Essa fragmentação ecoa diretamente em Fanon e em Reich: um corpo dividido é também um eu dividido. O meu percurso tem sido o de reconstruir essa unidade.
Costurando as Referências
Durante o mês, escrevi três textos que dialogam com este percurso e ajudam a expandir minhas reflexões:
“A Letra Escarlate da Negritude”: Onde compartilho como “Tornar-se negro” me atravessou e marcou o início desta jornada de autoconhecimento.
“O Corpo Fala! Reich, Lowen e Alexander”: Uma reflexão sobre como o corpo guarda memórias e como podemos desarmar nossas couraças.
“O Olhar que Cria o Mundo”: Onde exploro a visão da Cabalá de que a forma como olhamos gera realidades, abrindo ou bloqueando os fluxos da vida.

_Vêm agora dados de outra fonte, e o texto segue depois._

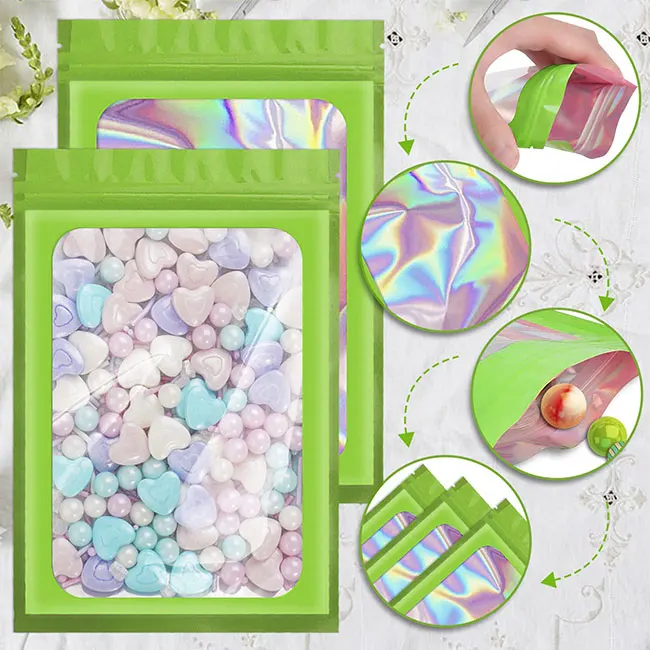 Custom Logo Ziplock Resealable Smell Proof Holographic Glitter Zip Lock Mylar Plastic Bags With Windows Green For Jewelry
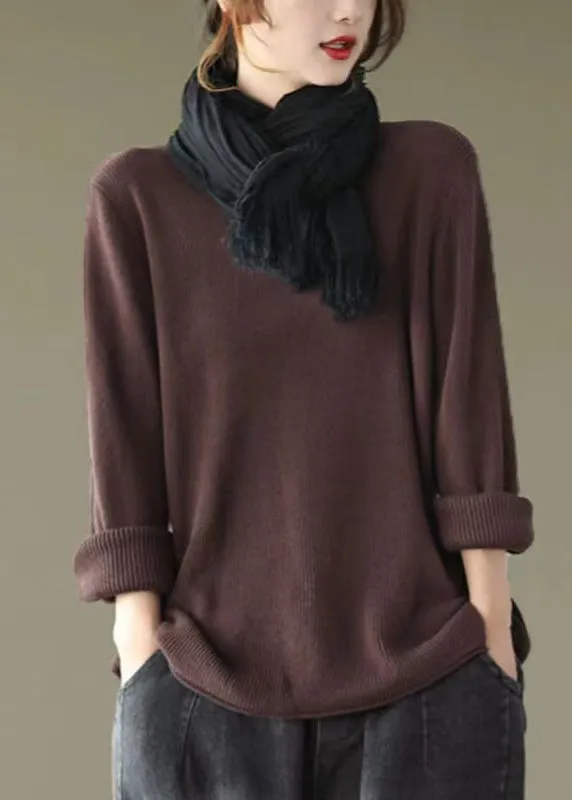 New Coffee V Neck Cozy Knitting Cotton Top Long Sleeve ML1737
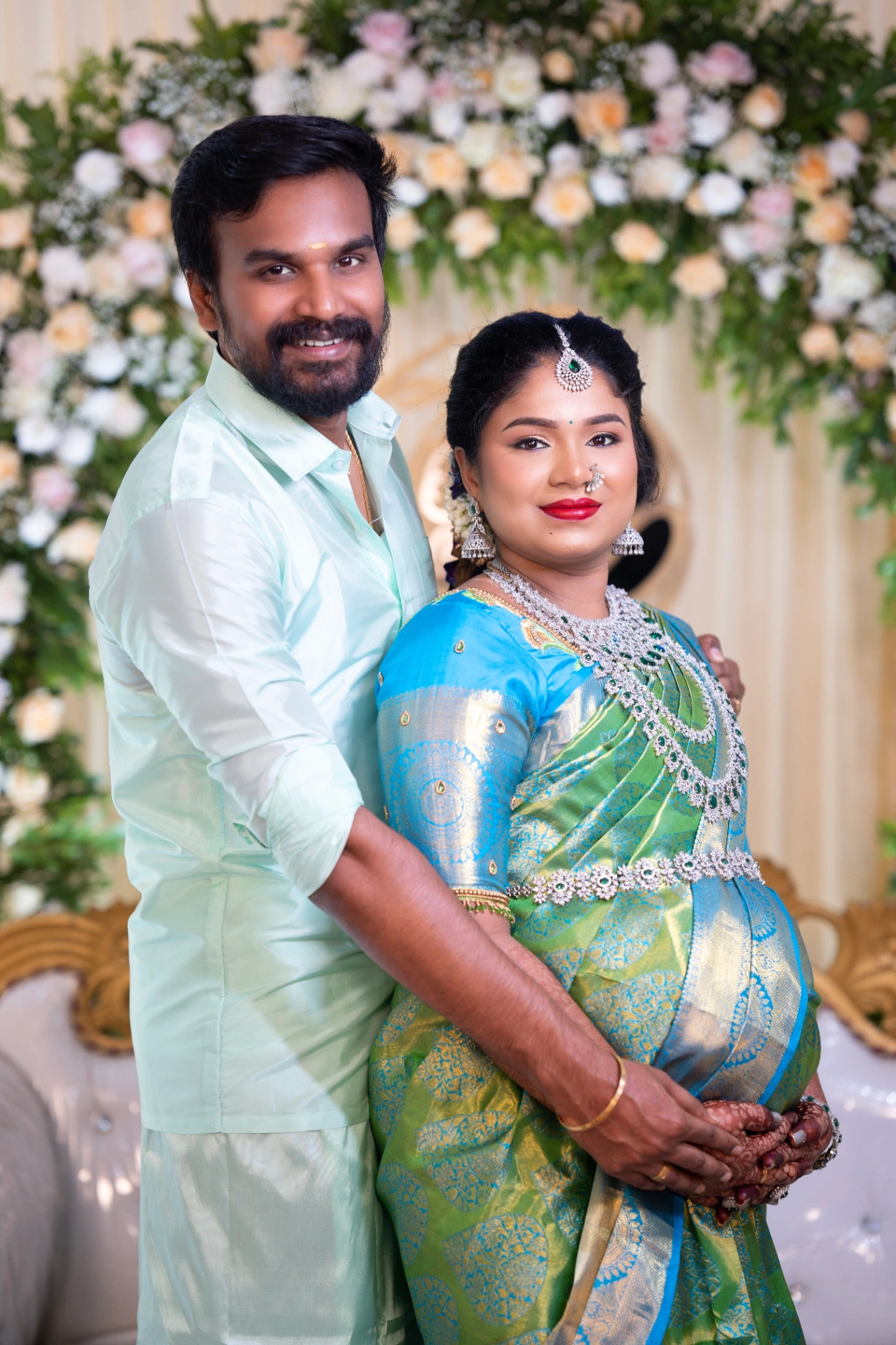 Traditional Valaikappu and Seemantham baby shower ceremony by AP Photography in Hosur (#6)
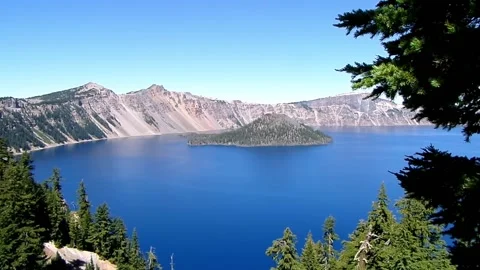 Crater Lake, Oregon, Featuring Wizard Island Stock Footage 150396620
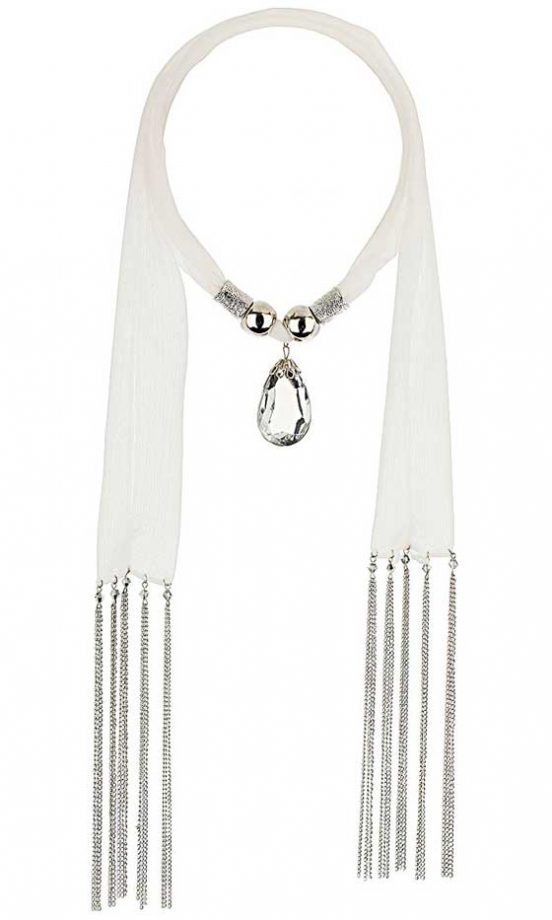 Dorothy Perkins White Scarf Necklace, £15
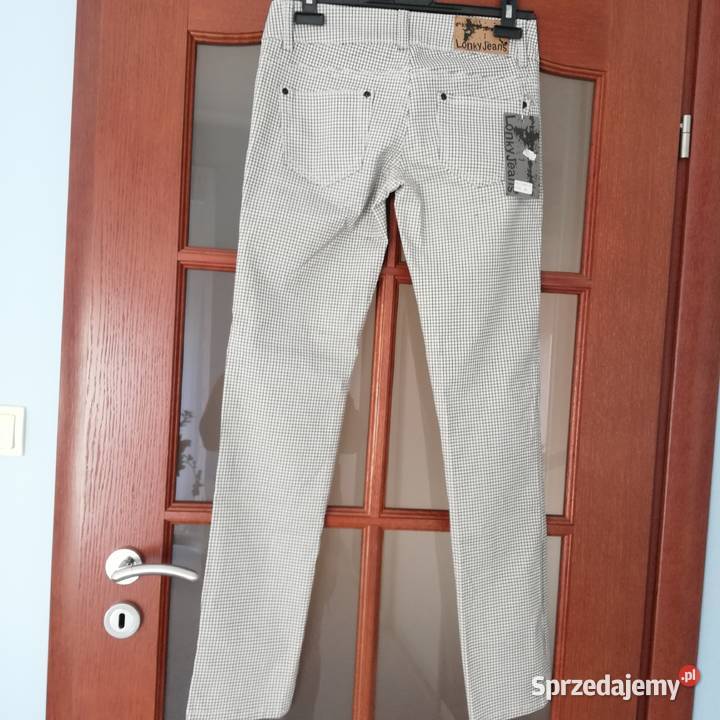 Spodnie NOWE w drobną kratkę 28 LONKY Spodnie łódzkie Sieradz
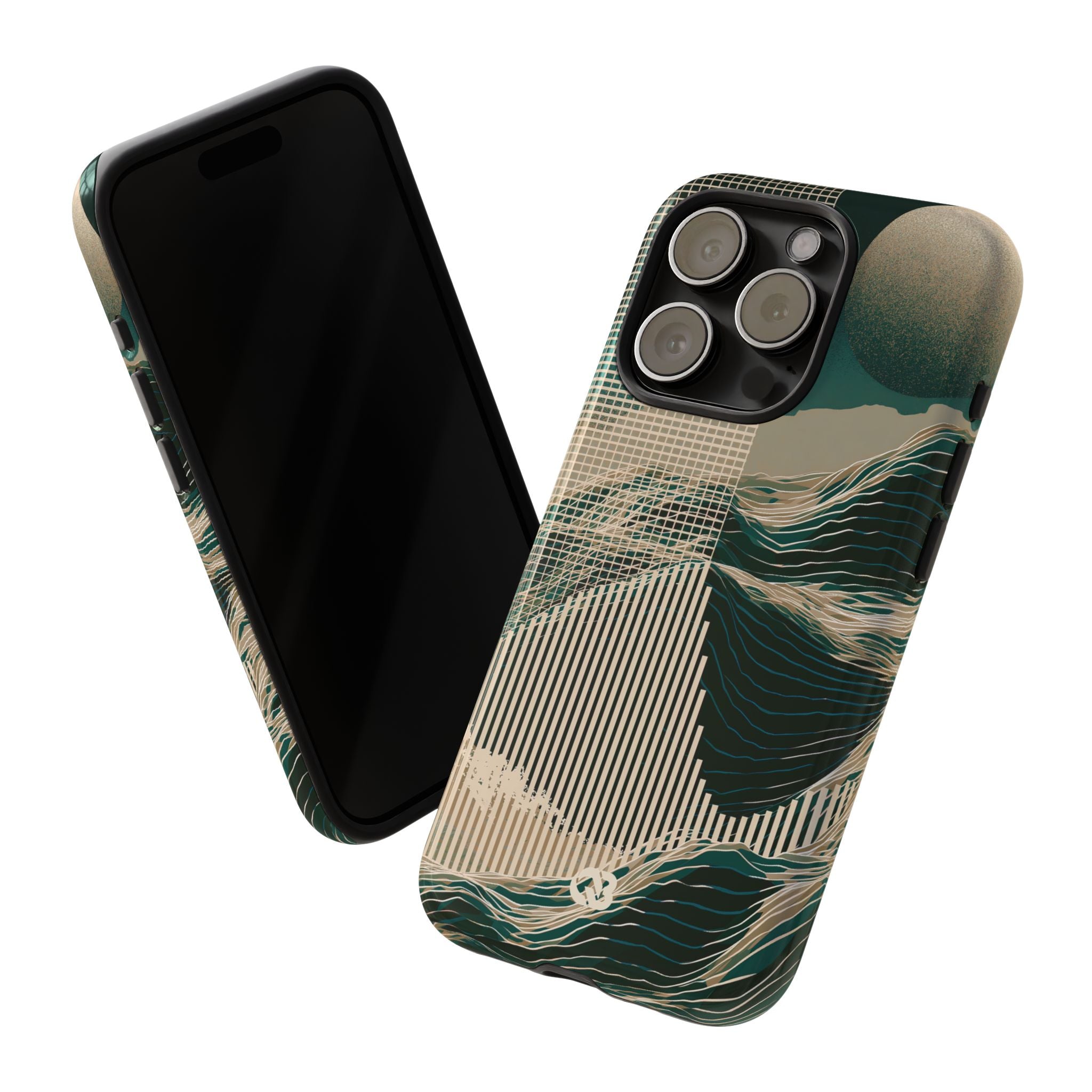 Green Tough Phone Case for iPhone - Lunar Moss Topography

Esses textos são parte da mesma tessitura que vem sendo costurada: corpo, subjetividade, espiritualidade e libertação.
Conclusão
O Mês 1 foi sobre a fundação da minha pesquisa autônoma. Foi sobre encarar as resistências, acolher as fragmentações e aceitar que este caminho é feito de cortes e emendas, de couraças que se desfazem e de olhares que se abrem. É só o começo, mas já sinto que as raízes foram lançadas.
Agora, me aprofundo em Fanon para pensar o corpo político e as insurgências possíveis.
E para você, que lê este texto, deixo uma pergunta: quais couraças e silêncios você tem carregado no seu corpo e nas suas relações?